Tucked next to the Leh Manali highway and connecting Lahaul to Ladakh is the striking and stupendous Baralacha Pass. It is also known as Baralacha La. A high mountain pass in the Zanskar region of Jammu and Kashmir, Baralacha La means the pass where many roads meet. Crossroads from Spiti, Ladakh, Zanskar, and Lahaul meet here and in ancient times, it was part of a trade route. The pass connects Lahaul in Himachal Pradesh to Ladakh in Jammu and Kashmir. The Baralacha La is better described as a plateau where three mountain ranges meet (Pir Panjal, Zanskar and the Himalayas). The Baralacha La towers over three valleys that meet at a height of over 16,000 ft.

The Baralacha Pass forms a natural divide between the Bhaga and Yunam River. The Bhaga River is a tributary of the Chenab River which is also known as the Chandrabhaga River. Bhaga River originates from the Suraj Tal, a few kilometers from Baralacha Pass. The Chandra River which meets the Bhaga River at Tondi to form the Chandrabhaga originates from a glacier in the Baralacha La region.

This mountain pass, one of the highest passes in Ladakh is around 73 kilometers away from Keylong on Manali - Leh road. This pass is the point of commencement for several treks which include the famous Suraj Tal trek and Chandra Tal trek. The pass is of utmost importance for the motorbikers and mountain bikers as when they travel from Manali, Baralacha La Pass is an important gateway to reach Ladakh.

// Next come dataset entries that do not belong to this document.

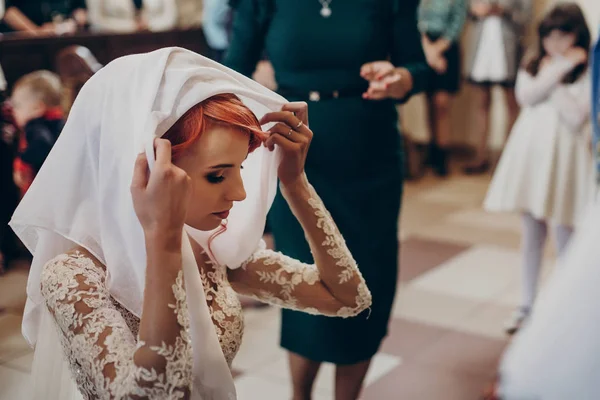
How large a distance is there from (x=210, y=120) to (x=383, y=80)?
3.21 feet

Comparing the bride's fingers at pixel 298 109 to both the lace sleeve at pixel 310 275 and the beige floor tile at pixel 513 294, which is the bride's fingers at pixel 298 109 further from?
the beige floor tile at pixel 513 294

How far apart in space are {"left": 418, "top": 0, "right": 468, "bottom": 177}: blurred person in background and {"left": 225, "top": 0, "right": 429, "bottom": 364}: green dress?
11.2 feet

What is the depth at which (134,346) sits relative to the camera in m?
1.35

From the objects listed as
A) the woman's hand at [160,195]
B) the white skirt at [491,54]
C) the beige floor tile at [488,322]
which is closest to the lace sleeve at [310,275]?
the woman's hand at [160,195]

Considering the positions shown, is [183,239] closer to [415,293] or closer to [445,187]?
[415,293]

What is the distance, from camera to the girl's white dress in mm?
3648

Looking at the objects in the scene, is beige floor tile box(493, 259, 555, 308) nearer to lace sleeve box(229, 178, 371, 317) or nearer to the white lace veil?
lace sleeve box(229, 178, 371, 317)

When the snow melts and the road is open for travel, the peculiarly shaped snow hiding between cliffs is a sight to watch. As you reach the Baralacha La, you come across the cool blue waters of the Suraj Tal that is usually marked by an outline of snow at its banks. There is a sharp contrast to the surrounding gray and off white colored rocks that are scattered around the road and the lake. The Baralacha Pass is thus, surrounded by numerous beautiful sights, which leave the onlooker spellbound and yearning for more. The famous Baralacha Pass also finds mention in Rudyard Kipling's celebrated novel 'Kim', wherein the source of the Suraj Tal is used by the novel's character Lama to enter into India.